There is another matter that contributes to the multiplicity of versions: study Bibles and “niche” Bibles. A study Bible contains explanatory notes, cross-references, maps, charts, etc., all designed to provide context and deeper understanding for the reader. There are Roman Catholic Study Bibles and Reformation Study Bibles. There are literary, theological, and chronological Study Bible. The list is almost endless. These versions do not change the Biblical text, but they do provide interpretations of it. And none of these interpretations is without theological bias. This presents a caveat emptor situation; let the buy beware. Simply be aware that the study notes are just that, notes and not inspired Scripture. Again, it is best to consult multiple Study Bibles and commentaries with different theological perspectives. “Niche” Bibles — and that is my term for them — are Bibles targeted for a particular demographic: women, men, police, military, nurses, teachers, etc. These Bible frequently have additional devotional reflections/materials geared toward the demographic. It is tempting to see this simply as a marketing strategy, but that is, perhaps, uncharitable. As long as the reader realizes that the devotional materials are not Scripture, there is little potential harm and perhaps significant possibility for good.
So, yes, there are several versions of the Bible available. Is this a challenge to the integrity of Scripture? I do not think so; rather, I think it is an indication of the seriousness with which translators take their vocation. It is, also, a benefit to the church in providing a richness and depth to the English biblical corpus that no single translation could provide.
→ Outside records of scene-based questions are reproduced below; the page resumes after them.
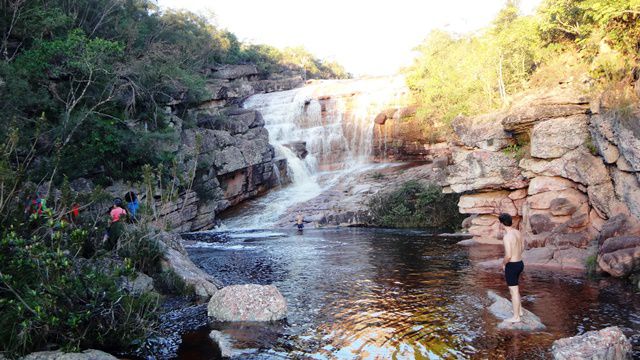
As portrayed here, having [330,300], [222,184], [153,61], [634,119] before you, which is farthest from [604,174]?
[153,61]

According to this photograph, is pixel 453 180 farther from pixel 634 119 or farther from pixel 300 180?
pixel 300 180

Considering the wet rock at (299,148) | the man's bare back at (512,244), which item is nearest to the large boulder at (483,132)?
the man's bare back at (512,244)

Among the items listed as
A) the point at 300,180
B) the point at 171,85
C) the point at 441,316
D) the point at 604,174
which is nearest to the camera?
the point at 441,316

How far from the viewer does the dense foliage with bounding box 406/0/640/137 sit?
14.7 meters

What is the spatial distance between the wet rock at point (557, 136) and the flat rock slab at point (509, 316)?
7946 mm

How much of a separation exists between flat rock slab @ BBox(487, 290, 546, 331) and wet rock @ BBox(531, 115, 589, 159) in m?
7.95

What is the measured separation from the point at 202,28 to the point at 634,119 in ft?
118

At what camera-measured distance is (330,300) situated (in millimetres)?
10875

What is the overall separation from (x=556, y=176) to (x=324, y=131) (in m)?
18.6

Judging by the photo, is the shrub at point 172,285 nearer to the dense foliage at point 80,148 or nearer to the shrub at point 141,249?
the dense foliage at point 80,148

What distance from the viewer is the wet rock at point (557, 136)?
15.7 meters

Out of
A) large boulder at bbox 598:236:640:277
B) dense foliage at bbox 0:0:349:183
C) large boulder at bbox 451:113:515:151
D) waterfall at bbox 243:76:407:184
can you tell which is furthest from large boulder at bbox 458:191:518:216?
dense foliage at bbox 0:0:349:183

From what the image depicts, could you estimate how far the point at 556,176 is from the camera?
16031mm

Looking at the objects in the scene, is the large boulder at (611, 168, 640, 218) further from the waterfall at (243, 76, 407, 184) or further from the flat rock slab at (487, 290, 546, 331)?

Lastly, and very briefly, I should mention that the majority of English language translations are based on a mere handful of source language manuscripts which present an exceptional level of agreement among themselves. The most frequent variations in these manuscripts concern word order, e.g. Christ Jesus versus Jesus Christ, or alternate spellings of words on the order of colour versus color. Significant differences that impact theological interpretation are exceptionally rare. This means that we have a reliable source language texts from which to do the work of translation. Even though we have no original manuscripts, the copies evince a profound dedication of Christian scribes and scholars in preserving the accuracy of the original texts.
In summary, we should not be concerned about the availability of various translations; this is a strength and not a weakness.